Le président français Emmanuel Macron a tenté une contre-attaque dans l’affaire Benalla en revendiquant sa « seule » responsabilité, sans réussir à éteindre le feu nourri des critiques.
« Le seul responsable de cette affaire c’est moi », a déclaré mardi soir le président, sortant ainsi du silence dans lequel il s’était muré depuis l’éclatement, la semaine dernière, du « Benallagate », du nom de son collaborateur Alexandre Benalla, inculpé pour avoir frappé des manifestants sans disposer d’aucun pouvoir de maintien de l’ordre.
« S’ils veulent un responsable, il est devant vous, qu’ils viennent le chercher », a lancé, bravache, le chef de l’État, fustigeant « la République des fusibles » et la « trahison » de son ancien collaborateur, qui n’avait été dans un premier temps que suspendu deux semaines, avant que la révélation de ses gestes n’entraîne son licenciement et son inculpation.

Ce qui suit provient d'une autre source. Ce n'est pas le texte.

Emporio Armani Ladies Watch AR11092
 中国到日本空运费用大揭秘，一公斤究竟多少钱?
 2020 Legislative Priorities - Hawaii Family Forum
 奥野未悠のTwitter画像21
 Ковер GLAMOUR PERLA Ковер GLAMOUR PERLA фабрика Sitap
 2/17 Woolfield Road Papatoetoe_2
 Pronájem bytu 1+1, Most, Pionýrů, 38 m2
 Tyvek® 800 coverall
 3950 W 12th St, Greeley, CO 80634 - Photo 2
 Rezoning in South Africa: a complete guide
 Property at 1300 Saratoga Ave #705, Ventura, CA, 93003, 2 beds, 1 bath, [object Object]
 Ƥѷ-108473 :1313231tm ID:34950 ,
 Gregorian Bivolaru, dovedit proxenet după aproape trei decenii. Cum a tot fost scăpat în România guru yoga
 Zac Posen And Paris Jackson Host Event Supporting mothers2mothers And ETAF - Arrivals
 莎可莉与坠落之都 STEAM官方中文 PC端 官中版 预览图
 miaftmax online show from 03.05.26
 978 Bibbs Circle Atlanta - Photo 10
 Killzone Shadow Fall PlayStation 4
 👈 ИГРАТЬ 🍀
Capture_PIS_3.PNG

Emmanuel Macron a « commencé à desserrer le nœud coulant », commente pour l’AFP un spécialiste de la communication politique. « Il y a eu d’abord une phase de panique quand l’affaire a éclaté, d’où le silence » puis un retour de la parole présidentielle qui est « une reprise d’initiative », poursuit cette source qui demande l’anonymat.
M. Macron a montré qu’il restait « le maître des horloges », a estimé mercredi le porte-parole du gouvernement Benjamin Griveaux: celui qui parle quand il l’a décidé, et qui n’a « pas à répondre aux convocations des uns ou des autres ».
« Il n’y a pas d’affaire d’État », a-t-il répété, pointant que « bâtir une République exemplaire » comme promis par Emmanuel Macron pendant la campagne présidentielle, « ça n’est pas promettre une République infaillible ». « Toutes les leçons » de l’affaire Benalla « seront tirées à la rentrée », a-t-il aussi assuré.
Mais l’opposition, toujours très remontée, reproche en particulier au président de s’être exprimé lors d’une soirée ne réunissant que des membres de sa majorité — « dans l’entre-soi » des élus du parti présidentiel, a relevé le président LR (opposition, droite) du Sénat, Gérard Larcher. Les journalistes n’étaient pas présents à cette soirée et les images ont été choisies et fournies par des participants.
« Matamore »
Ses propos « de boxeurs » ne manquent « pas de cran », juge le quotidien conservateur Le Figaro, mais cela « ne l’exonère pas d’une déclaration plus solennelle devant le pays », que les Français appellent d’ailleurs de leurs voeux: selon un sondage OpinionWay diffusé mercredi 66% d’entre eux souhaitent qu’Emmanuel Macron « s’adresse aux Français ».
« Devant un public de fidèles, sans contradiction possible, M. Macron choisit d’éviter la plupart des questions soulevées », qui « restent très nombreuses », regrette Le Monde.
« Bien protégé au milieu de ses amis », Emmanuel Macron a fait « le matamore », a ironisé Alexis Corbière, député LFI (gauche radicale), demandant, comme d’autres politiques, que le président soit entendu par la commission d’enquête parlementaire.
Le président, qui n’est pas responsable devant le Parlement, ne peut être contraint à être auditionné, mais certains constitutionnalistes estiment que rien de l’empêche de l’être de sa propre initiative.
Pour le patron du Parti socialiste Olivier Faure, M. Macron « a repris l’initiative, mais n’a pas repris la main »: « C’est un président acculé, qui n’a pas d’autre choix que d’admettre, avant que la commission d’enquête lui fasse admettre, que tout remonte à l’Élysée » dans cette affaire.
« Une chose est sûre: le mythe du nouveau monde s’est effondré », a aussi lancé M. Larcher.
Mercredi, la présidente de la commission Yaël Braun-Pivet a affirmé que les députés de la majorité jugeaient « inutile d’auditionner d’autres membres du cabinet du président de la République et du ministre de l’Intérieur », comme le réclame LR.
« Il est manifeste que l’opposition privilégie une approche polémique et politique qui vise à tirer profit de l’actualité loin de tout souci de la vérité », a-t-elle dénoncé.
A la commission parlementaire, les auditions se sont poursuivies mercredi, les responsables de la sécurité du palais présidentiel se succédant pour justifier leur action.
Jeudi, la commission passera sur le gril le secrétaire général de l’Élysée Alexis Kohler, bras droit de M. Macron.